Assignment A -
For the page on the eds.umls component, decide whether each statement agrees with it. Answer yes or no for each, and quote the deciding words from the page.
(i) The component has poor recall in its exact matching mode.
(ii) A UMLS API token is issued immediately after the signup form is filled in.
(iii) The pattern_config example enables both French and English.
Assignment B -
Using the page on the eds.umls component, answer these questions:
(i) Which environment variable must be set locally?
(ii) With which language code is the blank spaCy pipeline created in the example?
(iii) What value does ent._.umls output for the first entity?
Assignment C - Continue the page on the eds.umls component from the point where it stops.

Extract to read -
- - -

Skip to content

UMLS

The eds.umls pipeline component matches the UMLS (Unified Medical Language System from NIH) terminology.

Very low recall

When using the exact' matching mode, this component has a very poor recall performance. We can use thesimstring` mode to retrieve approximate matches, albeit at the cost of a significantly higher computation time.

Usage

eds.umls is an additional module that needs to be setup by:

  1. pip install -U umls_downloader
  2. Signing up for a UMLS Terminology Services Account. After filling a short form, you will receive your token API within a few days.
  3. Set UMLS_API_KEY locally: export UMLS_API_KEY=your_api_key
import spacy

nlp = spacy.blank("fr")
nlp.add_pipe("eds.umls")

text = "Grosse toux: le malade a été mordu par des Amphibiens " "sous le genou"

doc = nlp(text)

doc.ents
# Out: (toux, a, par, Amphibiens, genou)

ent = doc.ents[0]

ent.label_
# Out: umls

ent._.umls
# Out: C0010200

You can easily change the default languages and sources with the pattern_config argument:

import spacy

# Enable the french and english languages, through the french MeSH and LOINC
pattern_config = dict(languages=["FRE", "ENG"], sources=["MSHFRE", "LNC"])

- - -

Data to examine -
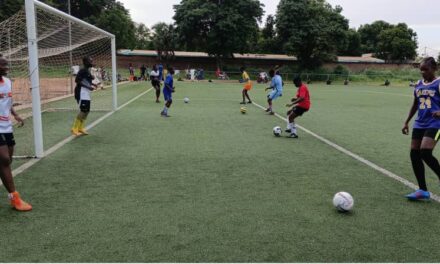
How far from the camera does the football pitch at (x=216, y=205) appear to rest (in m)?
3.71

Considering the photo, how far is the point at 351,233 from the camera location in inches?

- - -

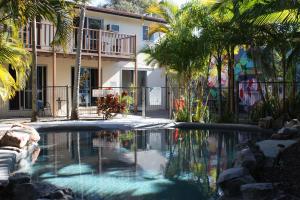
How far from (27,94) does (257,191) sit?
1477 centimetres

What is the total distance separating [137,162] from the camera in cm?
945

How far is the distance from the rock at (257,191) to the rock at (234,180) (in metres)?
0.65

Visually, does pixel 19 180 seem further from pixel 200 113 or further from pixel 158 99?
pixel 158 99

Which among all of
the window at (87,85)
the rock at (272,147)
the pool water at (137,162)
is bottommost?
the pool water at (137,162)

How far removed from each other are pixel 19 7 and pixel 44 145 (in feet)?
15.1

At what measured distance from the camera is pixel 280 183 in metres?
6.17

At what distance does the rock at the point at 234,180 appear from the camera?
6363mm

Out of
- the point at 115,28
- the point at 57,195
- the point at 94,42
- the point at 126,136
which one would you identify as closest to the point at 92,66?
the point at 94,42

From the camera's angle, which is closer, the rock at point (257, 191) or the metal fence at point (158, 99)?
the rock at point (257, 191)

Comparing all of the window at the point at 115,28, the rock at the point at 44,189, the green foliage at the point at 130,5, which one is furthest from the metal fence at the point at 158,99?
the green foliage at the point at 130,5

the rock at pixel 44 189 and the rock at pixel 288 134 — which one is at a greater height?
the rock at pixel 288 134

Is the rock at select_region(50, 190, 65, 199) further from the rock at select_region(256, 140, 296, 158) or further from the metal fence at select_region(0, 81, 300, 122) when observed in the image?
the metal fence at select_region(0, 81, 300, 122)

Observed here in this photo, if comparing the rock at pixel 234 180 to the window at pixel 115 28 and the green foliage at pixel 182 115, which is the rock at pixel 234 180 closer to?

- - -

Task answer A -
(i) Yes: "this component has a very poor recall performance"
(ii) No: "you will receive your token API within a few days"
(iii) Yes: "Enable the french and english languages, through the french MeSH and LOINC"

Task answer B -
(i) UMLS_API_KEY
(ii) "fr"
(iii) C0010200

Task answer C -
nlp = spacy.blank("fr")
nlp.add_pipe("eds.umls", config=dict(pattern_config=pattern_config))

See more options of languages and sources here.

Configuration

The pipeline can be configured using the following parameters :

Parameter Description Default
term_matcher Which algorithm should we use : exact or simstring "exact"
term_matcher_config Config of the algorithm (SimstringMatcher's for simstring) {}
pattern_config Config of the terminology patterns loader {"languages"=["FRE"], sources=None} (sources None means all available sources)
attr spaCy attribute to match on (eg NORM, TEXT, LOWER) "LOWER"
ignore_excluded Whether to ignore excluded tokens for matching False

Authors and citation

The eds.umls pipeline was developed by AP-HP's Data Science team and INRIA SODA's team.